Although an increase in the MMP-9 and TIMP-1 levels indicates a severe inflammatory process in septic patients, it is expected that the MMP-9/TIMP-1 balance is the key to determine cell survival [17]. Elevated TIMP-1 levels, low MMP-9 levels, and low MMP-9/TIMP-1 ratios were found in non-surviving septic patients. Thus, the MMP-9/TIMP-1 ratio can be a good predictor of assessing sepsis’s severity and mortality [18]. In the scatterplot graph, the MMP-9/ TIMP-1 ratio and SOFA scores in sepsis patients who survived during the observation showed the same results—the more significant the decrease in the MMP-9/TIMP-1 ratio, the lower the SOFA score. In addition, this study shows exciting results when viewed from the correlation between MMP-9, TIMP-1, and MMP-9/TIMP-1 ratios in patients who didn’t survive during observation.

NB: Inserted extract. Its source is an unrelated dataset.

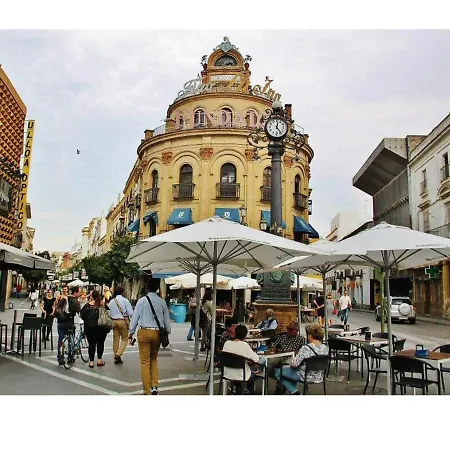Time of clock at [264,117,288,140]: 12:23
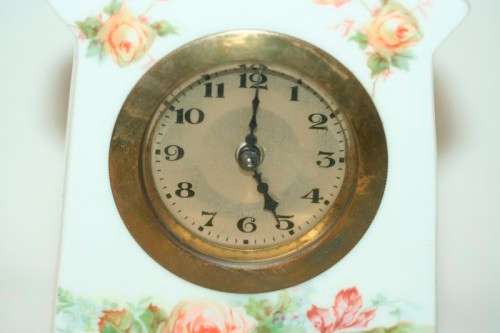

A comparison of serum MMP-9 levels before intervention in the four groups showed that MMP-9 levels tend to increase only in the control group (0.9%NaCl). In the thiamine, ascorbic acid, and combination groups, MMP-9 levels decrease, although a statistical decrease was only found in the ascorbic acid and combination groups. These results proved that the intervention of thiamine, ascorbic acid, and the combination could suppress MMP-9 levels after 72 hours of intervention. This capacity can be seen in the control group, where MMP-9 increased after 72 hours of observation. The increase in MMP-9 levels is because MMP-9 plays a vital role in the cytokine storm, followed by the activation of the immune system. MMP-9 has been shown to aid in the migration of the immune system to sites of inflammation, has a vasoactive effect, and can induce vascular leakage in severe sepsis [19,20]. According to other studies, MMP-9 levels increased in the first few hours of systemic inflammation and were associated with organ injury severity [21,22].

The effect of ascorbic acid administration on MMP-9 in septic patients has not been studied before. However, the effect combination therapy consisting of hydrocortisone, ascorbic acid, and thiamine (HAT) in 140 septic patients is safe to use and capable of reducing the duration of shock and vasopressor use in septic patients. However, this study failed to prove that HAT administration reduced mortality and length of stay in ICU. Even patients given HAT had a 22.6% higher mortality than the placebo group of 20.4% [23].

In another study with a smaller sample than the previous study, it was reported that patients given HAT had lower mortality of 8.5% compared to 40.4% of controls. In addition, there was also a decrease in SOFA scores in patients given HAT. It was concluded that the initial intravenous use of ascorbic acid and corticosteroids, and thiamine effectively prevented the progression of organ dysfunction [24].

However, both studies used a combination consisting of glucocorticoids. Another study conducted in 2020 (The VITAMINS randomized clinical trial) in 216 patients reported that administration of the HAT combination did not show an increase in the duration of survival and freedom from vasopressor use during seven days of ICU treatment when compared to a group of patients given only hydrocortisone therapy [25].

The role of ascorbic acid in the therapy of sepsis can be summed up in three mechanisms. The first mechanism is the role of ascorbic acid as an antioxidant that acts directly as an electron donor so that it can fight free radicals, prevent the formation of new free radicals by inhibiting the NADPH oxidase (NOX) pathway, and help to recycle other antioxidants. In addition, ascorbic acid also has an immune function. These micronutrients can regulate macrophages, suppress inflammatory mediators, and also have bacteriostatic effects. The last mechanism is the ability of ascorbic acid to increase vasopressor sensitivity to maintain hemodynamics [26].

Conclusion

In conclusion, combination therapy of vitamin c and thiamine as a adjuvant therapy in sepsis can reduce the MMP-9.

Acknowledgement

We would like to thank Anesthesiologist of Haji Adam Malik General Hospital and hospitals network, Grand Medistra Hospital Deli Serdang, as well as staff of the Integrated Laboratory of the Faculty of Medicine, University Sumatera Utara.